When Dinh talks about Software Systems Engineering, there’s a change in his tone, measured and animated, this is where his technical passion flourishes. He says, “I view the development and integration of software as similar in nature and scale to the performance of an orchestra. A conductor applies his/her deep and broad knowledge, background, and experience in music to orchestrate and integrate product pieces provided by numerous teams, including musicians, singers, instrument players, etc. to ensure the success of their performance. I like to consider myself a conductor.” When he graduated in 1991, he says, he felt prepared to enter the workforce. But Dinh’s technical curiosity did not stop with his MS and he began his PhD in Information Technology, which he completed in 1994.
After completing his PhD, Dinh took a position at Mason as an adjunct professor, a post he held for ten years. During that time, he also began his professional career, working first as an Engineering Specialist at Stanford Telecommunications, Inc. He also worked at MITRETEK, where he served as Technical Lead on several software projects using Object-Oriented Software Development Approach. Dinh joined Mitre in 1996 and today serves as the company’s Associate Technical Director of E540 (Information and Computing Technologies Division.) “When I received more responsibilities at Mitre in 2004,” Dinh says sadly, “I had to stop teaching. It was too much to keep up.” Dinh now is part of the E540 three-person division management team overseeing eleven departments located at various locations in the US and spanning several areas of Information and Computing. When asked if he considers himself to be a scientist he says, “No, I like to say I’m a professor,” then he pauses, considering his role and all that he does and says, “I’m a scientist-engineer too.”
Dinh’s role in teaching INFS 612 (Computer Networks & Distributed Processing), SWSE 619 (Software Construction) earned him an Outstanding Adjunct Professor Award in 2003 and an Outstanding Alumnus award in 2005. His work at Mitre this year has earned him a MITRE Program Distinction Award.
Dinh has served as an Advisory Board member for Mason since 2005. He says, “I owe George Mason a lot. Because of Mason I was able to fulfill my life-long dream of getting an education. With my experience and understanding in the industry, I can help refine the curriculum.” He further explains how he is able to work with the school and his company by having Mason professors share their skills and knowledge with Mitre. He likes to invite professors to speak, encourages Mitre to hire student interns, and also to hire graduates as full-time employees. He says, “Mason students are well prepared for the workforce.”

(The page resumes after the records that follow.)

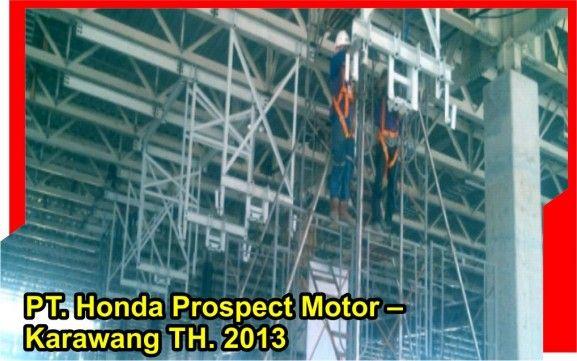 Honda Prospect Motor – 3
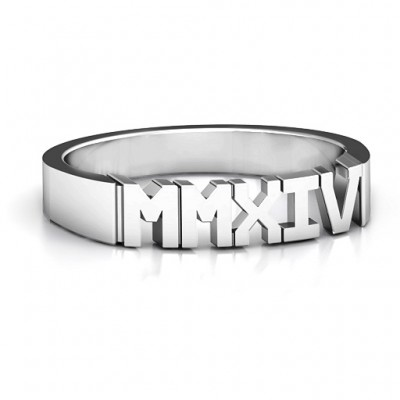 Roman Numeral Unisex Graduation Personalised Ring - AMAZINGNECKLACE.COM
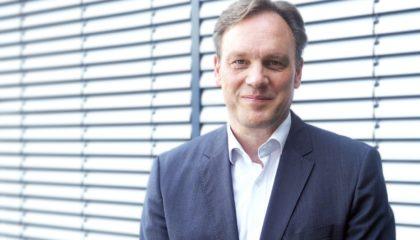 IFH KÖLN | Dr. Ralf Deckers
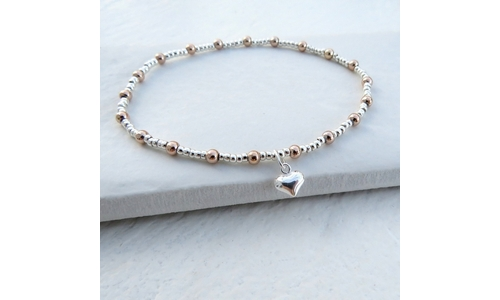 Non-personalised Duo Ball Bracelet - SS Mini Heart
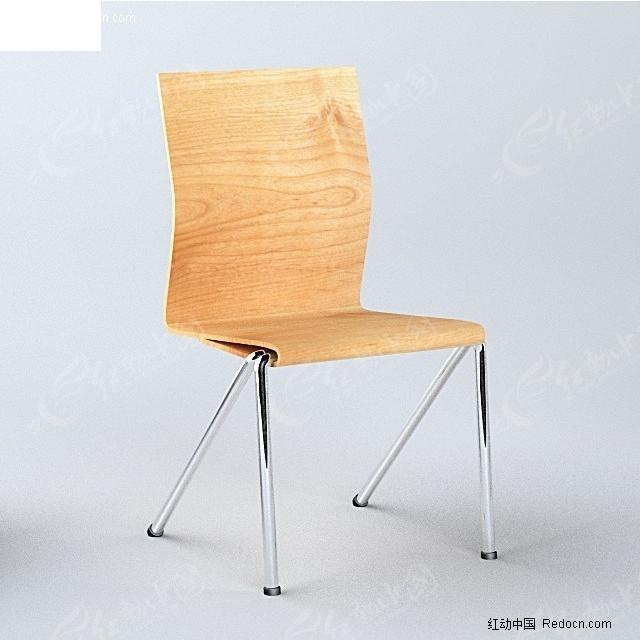 飞机座椅模型下载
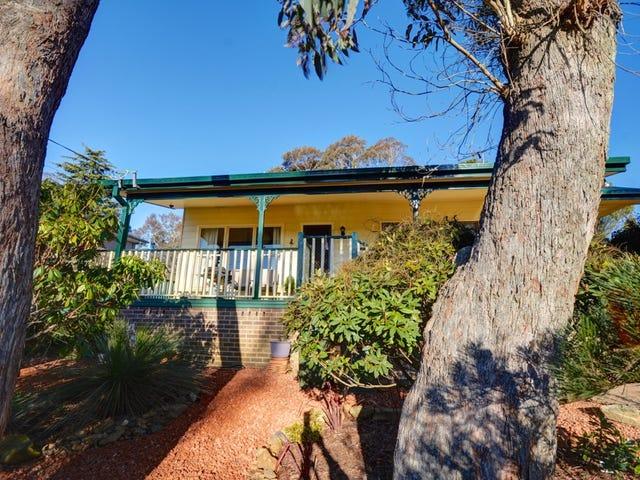 11 Hillier Avenue, Blackheath, NSW 2785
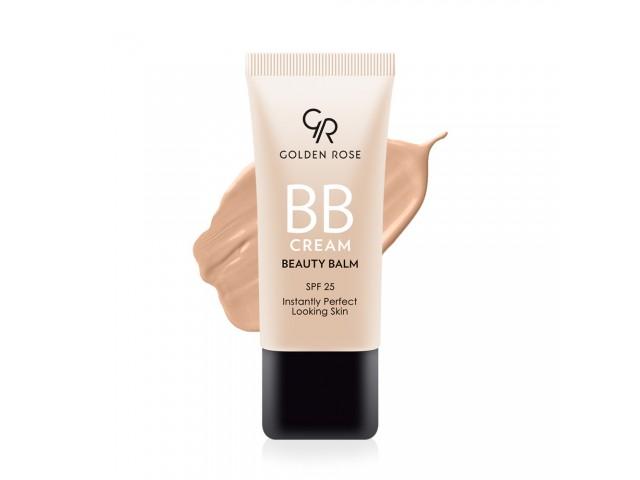 BB Cream Beauty Balm 04 MEDIUM  Golden Rose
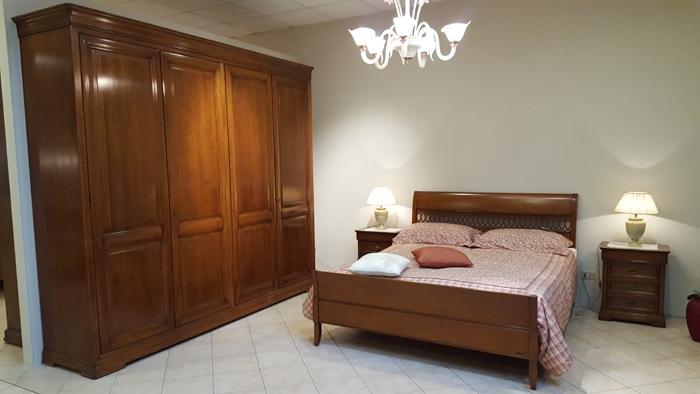 Camere da letto le fablier collezione le gemme camere a - Camere da letto classiche prezzi ...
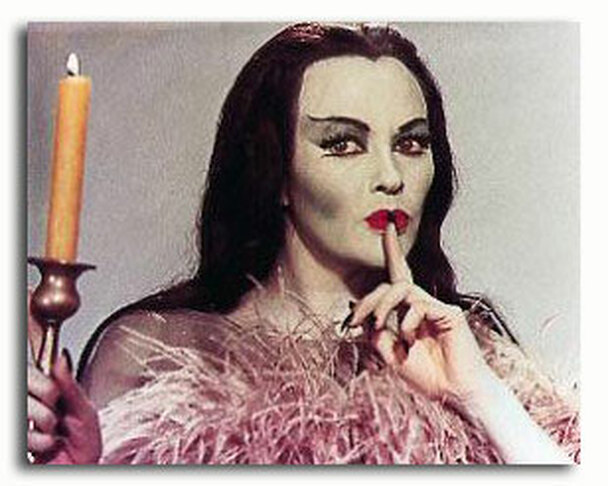 (SS3084263) Yvonne De Carlo  The Munsters Movie Photo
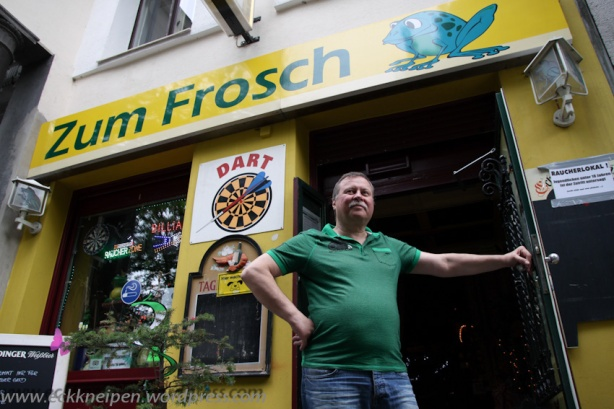 Zum-Frosch_Kreuzberg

Dinh is enthusiastic about his feelings about education. He says, “Education is very important. I want to contribute to the education system so that we can create a technical leap for this country.” He feels that the future of technology is in software systems development and integration but that there are also a lot of other emerging areas in Information Technology, too. “I’m proud to be able to work in the software systems engineering field and to make impactful contributions to many government programs,” he says. “I understand the sense of urgency and mission the country now faces.” With his experience in working on several challenging real-world projects, Anhtuan Dinh is an ideal advisor for the Mason community as it prepares students for the nation’s current technical challenges.